Pass the protein

Visual information from both eyes finally comes together when it is transmitted to the primary visual cortex. If one of the eyes is deprived of visual input during a ‘critical period’ of postnatal development, the representation of the non-deprived eye within the visual cortex expands at the expense of the deprived eye. This leads to a permanent loss of visual acuity (amblyopia) in the deprived eye.

The timing of this visual experience-dependent cortical plasticity requires a particular population of inhibitory interneurons within the visual cortex that express the marker parvalbumin (PV). Now, an international team of scientists, led by Takao Hensch at the RIKEN Brain Science Institute in Wako, has found that a protein called Otx2 is responsible for the final maturation of these cells (Fig. 1), and is therefore required for establishing the time during which visual cortex plasticity occurs¹.

Otx2 is a transcription factor, a type of protein that is involved in determining cell fate. Otx2 is expressed during embryonic development, and is necessary for formation of the head. Other groups had reported that Otx2 disappears from the rodent brain by postnatal day 13, but its presence at later points in development had not been examined. Surprisingly, Hensch and his colleagues found Otx2 protein re-emerging in the mouse brain by postnatal day 29. This re-appearance of Otx2 occurred within the sparse set of PV interneurons in parallel with the critical period of visual cortex plasticity.

The presence of Otx2 protein in the cortex required visual experience: when the researchers deprived mice of visual input by, for example, keeping them in the dark from birth, they observed a decrease in Otx2 and PV expression in the visual cortex.
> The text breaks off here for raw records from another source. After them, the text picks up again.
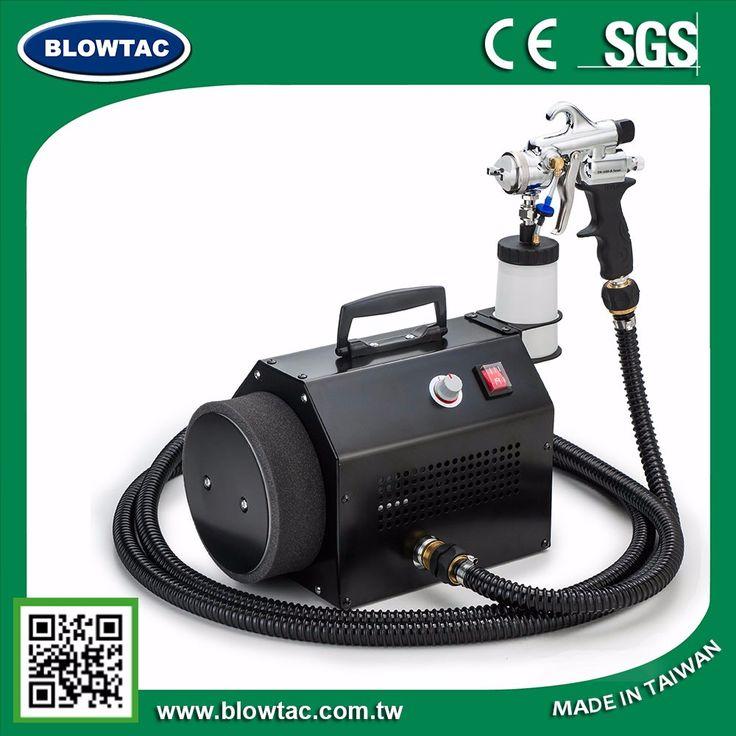 TB-50 Perfect atomization HVLP body spray tan machine made in Taiwan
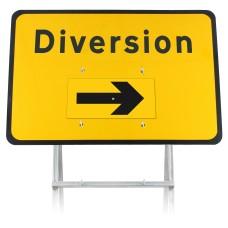 Diversion Rotating Arrow Sign Diagram 2702 |Quick Fit (face only)
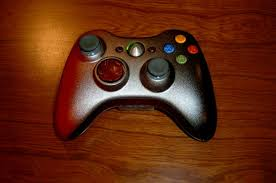 create a sweet looking xbox controller paint job 4 steps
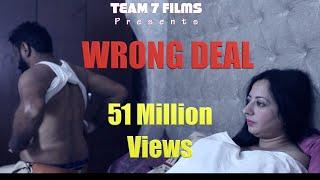 Download WRONG DEAL | FULL FILM | New Hindi Short Film 2019 | Latest Bollywood Hindi Movies 2019 Video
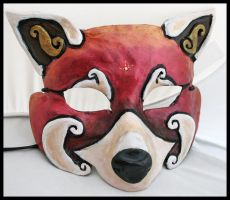 Red Panda Mask by Namingway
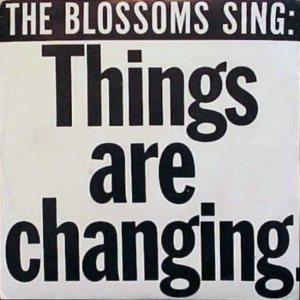BLOSSOMS - 66 A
PV cell maturation is therefore dependent on visual experience during postnatal development.

Direct delivery of Otx2 protein into the visual cortex restored PV expression in visually deprived mice. Mature PV cells are encircled by extracellular matrix molecules that make up a peri-neuronal net (PNN) around the cell, and these PNNs do not form normally in mice that are kept in the dark. Delivery of Otx2 protein into the cortex was also sufficient to induce PNN formation around PV interneurons in visually deprived animals.

Mice normally open their eyes for the first time at postnatal day 13, but the critical period for visual cortex plasticity does not begin until at least a week later. The researchers found that infusion of Otx2 protein into the visual cortex of immature mice, at postnatal day 17, was able to shift the timing of the critical period for visual cortex plasticity to this earlier point in postnatal development (Fig. 2a). In addition, Otx2 infusion accelerated the maturation of the PV interneurons in the visual cortex.

Hensch and his colleagues then examined the visual cortex of mice that lacked Otx2. These Otx2-deficient mice had few PV-expressing cells and exhibited abnormal PNN development in their visual cortex, and did not show evidence of visual cortex plasticity (Fig. 2a).

Interestingly, even though Otx2 was required for the formation of the PV inhibitory interneurons, Otx2 was not produced within the cells that needed it. Instead, Otx2 was synthesized in distant structures involved in vision, such as the eye, and seemed to be transported to the cortex during visual activity (Fig. 2b): when the researchers injected a labeled Otx2 protein into the eye, they found that it showed up in the visual cortex within PV-expressing cells.

Hensch says that he and his colleagues “would like to visualize the transport process and to understand why these proteins are specifically attracted to PV cells in vivo. Both points will illuminate novel cell biology about how these classical molecules work.”